Many lenders will offer mortgages specifically tailored to Right to Buy applicants, although you should carefully consider all you different options when looking for the best mortgage.

For more help read this guide to finding the right mortgage or compare mortgages using our Right to Buy comparison. You could also complete our mortgage broker form to speak to an independent mortgage broker in your area.

Can you use your Right to Buy discount as a deposit?

Many mortgage lenders will let you use your Right to Buy discount as your deposit, meaning you will not need to save a deposit yourself. However, some lenders may still expect you to put down a deposit as well.

Can you sell your ex-council home later?

If you purchase your home through the Right to Buy housing association you may have to repay some or all of your discount if you sell it again within five years.
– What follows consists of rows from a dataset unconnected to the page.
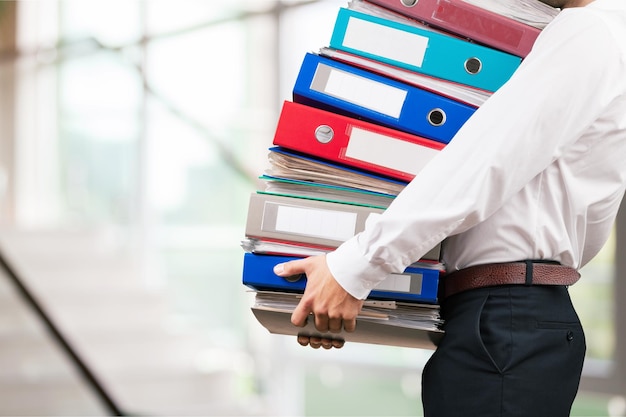 Man office worker holding binders stack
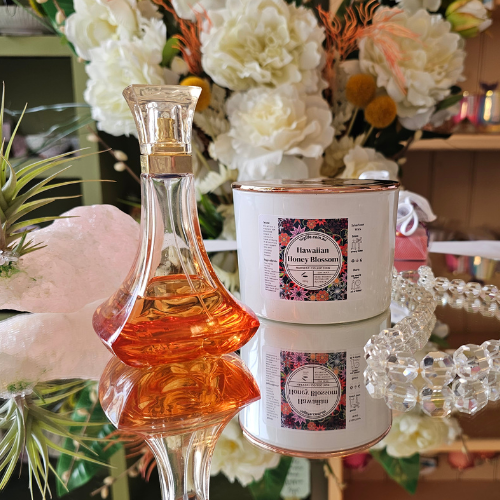 Our Large White Candle infused with Hawaiian Honey Blossom Fragrance featured with a Rose Gold Lid.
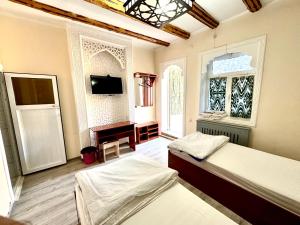 Katil atau katil-katil dalam bilik di Bukhara house hotel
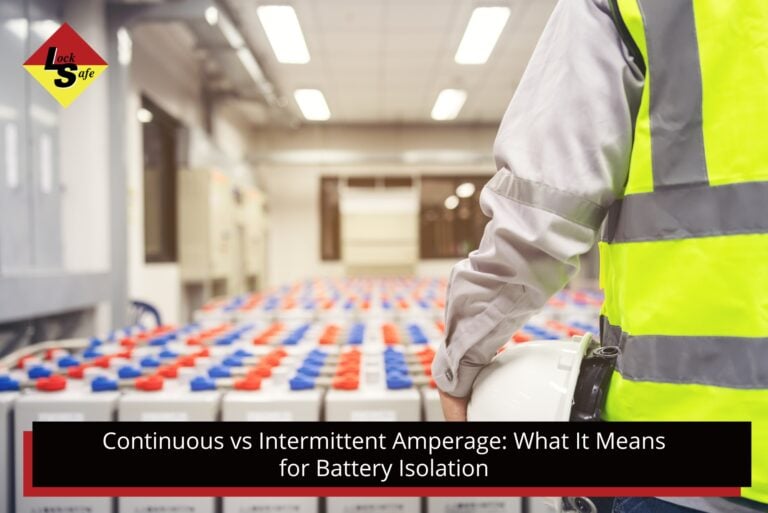 A worker in a high-visibility yellow vest holding a hard hat looking out over rows of industrial batteries in a large facility.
The amount you would have to pay back would depend on how long you had owned the property when you sell:

  • Less than a year = all of the Right to Buy discount
  • 1-2 years = 80% of the discount
  • 2-3 years = 60% of the discount
  • 3-4 years = 40% of the discount
  • 4-5 years = 20% of the discount
  • 5+ years = 0% of the discount

The market value of your home when you sell will also affect the amount you would have to pay back; this applies whether your property has increased or decreased in value. For example, if your home was worth 100,000 and you got a discount of 40,000 only to sell it for 110,000 the discount would be calculated as 44,000. So if you sold it 30 months after purchase you would repay 60% of 44,000.
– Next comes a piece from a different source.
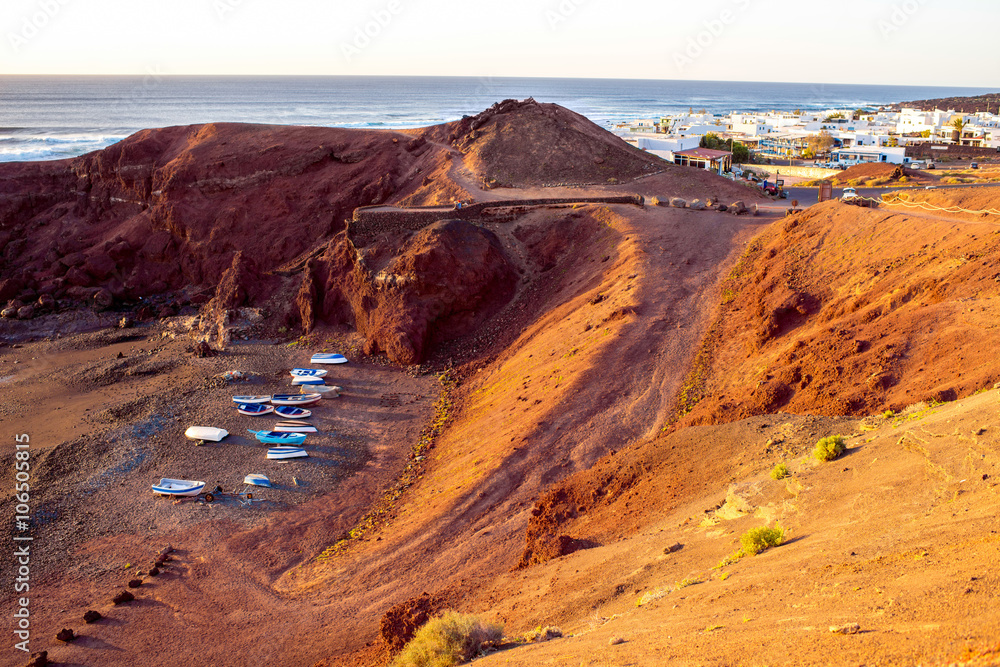 El Golfo bay with fishing boats on the sunset on Lanzarote island in Spain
You must also have to give your original landlord first refusal on the property if you sell it within 10 years.

RTB in Scotland, Wales & Northern Ireland

Control over social housing is a devolved issue, meaning that the governments of Scotland, Wales and Northern Ireland have control over the Right to Buy schemes in these countries.

The maximum discount you can get is:

  • 15,000 in Scotland
  • 16,000 in Wales
  • 24,000 in Northern Ireland

Scotland

The Right to Buy scheme was closed to new social tenants in Scotland on 1st March, 2011.

This means that if you took up your tenancy for the first time after the 1st of March, 2011 that you will not be eligible to apply for a Right to Buy discount.

If you left social housing and returned to become a social tenant after the 1st March, 2011 it is unlikely that you will qualify for the Right to Buy scheme either.

However, although the Right to Buy scheme has been withdrawn to new social tenants in Scotland, if you took up your tenancy before 1st March, 2011 you may still qualify for the scheme and be eligible to receive a discount on purchasing your home.

The Scottish parliament will withdraw the scheme entirely in Scotland by August 2016.

You can find more information , on the Right to Buy scheme in Scotland or read this short Right to Buy Scotland guide.

Wales

To a large extent the rules governing Right to Buy discounts are the same in Wales as they are in England, however the maximum discount available in Wales is much lower at 16,000.

Additionally the Welsh Assembly has given powers to local authorities to suspend the Right to Buy programme in areas where they are short of social housing.

This means that you may not be able to purchase your home if your local area has suspended the programme.

For more information on the Right to Buy Wales scheme, visit the Welsh Government website.

Northern Ireland

While the Northern Ireland Right to Buy scheme allows Housing Executive and housing association tenants to purchase their home at a discount, the maximum discount available in Northern Ireland is 24,000.

Most of the other rules and regulations regarding the scheme are the same as in England, with tenants having to have been a tenant for a minimum of 5 years to qualify.